Grocery group Casino Guichard Perrachon, along with its rival Carrefour, have been experimenting with keeping select stores open even after their employees go home.
The move helps both retailers get around laws that prevent grocers of all sizes from making employees work late-night hours or on Sunday afternoons. Casino Guichard Perrachon is keeping 200 stores open after employees leave, with self-checkout machines taking over. And Carrefour has also started testing the same idea in Paris with a market that is open 24/7.
As Bloomberg explained, the stores lock their liquor cabinets and close meat counters and cheese-cutting stations while shoppers peruse other areas of the store. Security guards roam the aisles to keep an eye out for shoplifters.
“We’re responding to customer demand,” said Alexandre de Palmas, director of Carrefour’s convenience store division.
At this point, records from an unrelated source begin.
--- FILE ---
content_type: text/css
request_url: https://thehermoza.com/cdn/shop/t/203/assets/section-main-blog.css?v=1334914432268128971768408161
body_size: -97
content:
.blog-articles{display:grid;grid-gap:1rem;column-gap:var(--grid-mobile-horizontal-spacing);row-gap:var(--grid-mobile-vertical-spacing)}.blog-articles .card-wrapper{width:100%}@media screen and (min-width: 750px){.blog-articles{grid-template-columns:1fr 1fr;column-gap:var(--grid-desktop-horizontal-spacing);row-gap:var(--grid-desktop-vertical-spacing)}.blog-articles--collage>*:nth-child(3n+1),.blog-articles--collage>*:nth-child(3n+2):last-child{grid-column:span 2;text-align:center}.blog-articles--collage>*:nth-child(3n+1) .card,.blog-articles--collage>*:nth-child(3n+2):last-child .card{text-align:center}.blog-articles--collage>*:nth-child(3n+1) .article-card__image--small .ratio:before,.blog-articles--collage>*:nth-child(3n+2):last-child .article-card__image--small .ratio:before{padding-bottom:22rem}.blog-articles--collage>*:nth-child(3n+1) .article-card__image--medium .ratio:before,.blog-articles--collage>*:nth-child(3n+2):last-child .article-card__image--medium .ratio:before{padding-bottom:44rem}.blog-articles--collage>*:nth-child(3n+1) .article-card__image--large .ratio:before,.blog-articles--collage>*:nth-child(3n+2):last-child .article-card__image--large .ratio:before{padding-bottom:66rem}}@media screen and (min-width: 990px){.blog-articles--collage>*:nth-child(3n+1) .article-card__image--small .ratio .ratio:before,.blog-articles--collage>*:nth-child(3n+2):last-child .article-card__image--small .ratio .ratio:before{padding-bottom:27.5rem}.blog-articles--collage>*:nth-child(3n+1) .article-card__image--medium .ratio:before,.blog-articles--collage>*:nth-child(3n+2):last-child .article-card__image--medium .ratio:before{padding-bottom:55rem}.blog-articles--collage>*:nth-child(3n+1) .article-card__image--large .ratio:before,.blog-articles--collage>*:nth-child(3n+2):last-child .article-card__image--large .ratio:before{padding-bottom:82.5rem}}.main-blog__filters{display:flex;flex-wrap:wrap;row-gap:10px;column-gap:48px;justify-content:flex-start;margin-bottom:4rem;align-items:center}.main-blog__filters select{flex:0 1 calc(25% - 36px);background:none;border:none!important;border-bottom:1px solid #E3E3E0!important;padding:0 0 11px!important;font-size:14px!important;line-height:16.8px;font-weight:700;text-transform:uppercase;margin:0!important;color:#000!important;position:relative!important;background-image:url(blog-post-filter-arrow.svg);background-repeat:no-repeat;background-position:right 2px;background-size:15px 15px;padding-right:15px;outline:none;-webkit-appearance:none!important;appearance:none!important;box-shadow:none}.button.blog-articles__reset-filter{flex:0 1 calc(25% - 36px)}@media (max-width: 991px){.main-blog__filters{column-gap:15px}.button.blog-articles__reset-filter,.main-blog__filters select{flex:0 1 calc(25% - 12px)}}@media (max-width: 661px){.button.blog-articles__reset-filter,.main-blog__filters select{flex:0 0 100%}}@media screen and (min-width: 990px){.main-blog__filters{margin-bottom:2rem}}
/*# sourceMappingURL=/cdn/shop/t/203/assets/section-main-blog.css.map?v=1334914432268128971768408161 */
He added that hundreds of shoppers show up during the late-night hours and there is more traffic earlier in the evening, “because people aren’t worried the shop will be closed when they get there.”
Casino reported that a hypermarket in Angers, two hours outside of Paris, sees more than 1,000 customers on a typical Sunday afternoon, about as many as during the morning shift staffed by clerks.
While French unions say the rules are necessary so that workers get time off and aren’t exploited, the country’s retailers argue they need to stay open for longer hours to remain competitive with online rivals. “The internet has changed the game, and we have to adapt,” said Sebastien Corrado, marketing director for the Casino group, which launched its program last December. “We’re finding a way for physical retail to compete.”
Of course, the unions don’t see it that way. “Sunday should be for rest, for spending time with friends and family,” said Joanny Poncet, a union representative at Casino’s Franprix chain. “There’s no reason consumers can’t plan ahead and shop another time.”
However, Cedric Lecasble, an analyst at MainFirst Bank AG, noted that moves toward automation will happen regardless of a store’s hours. “As consumers get used to making smaller, more frequent purchases, and with eCommerce making it so they can shop whenever they wish, it’s hard to envision that the unions will be able to block this forever.”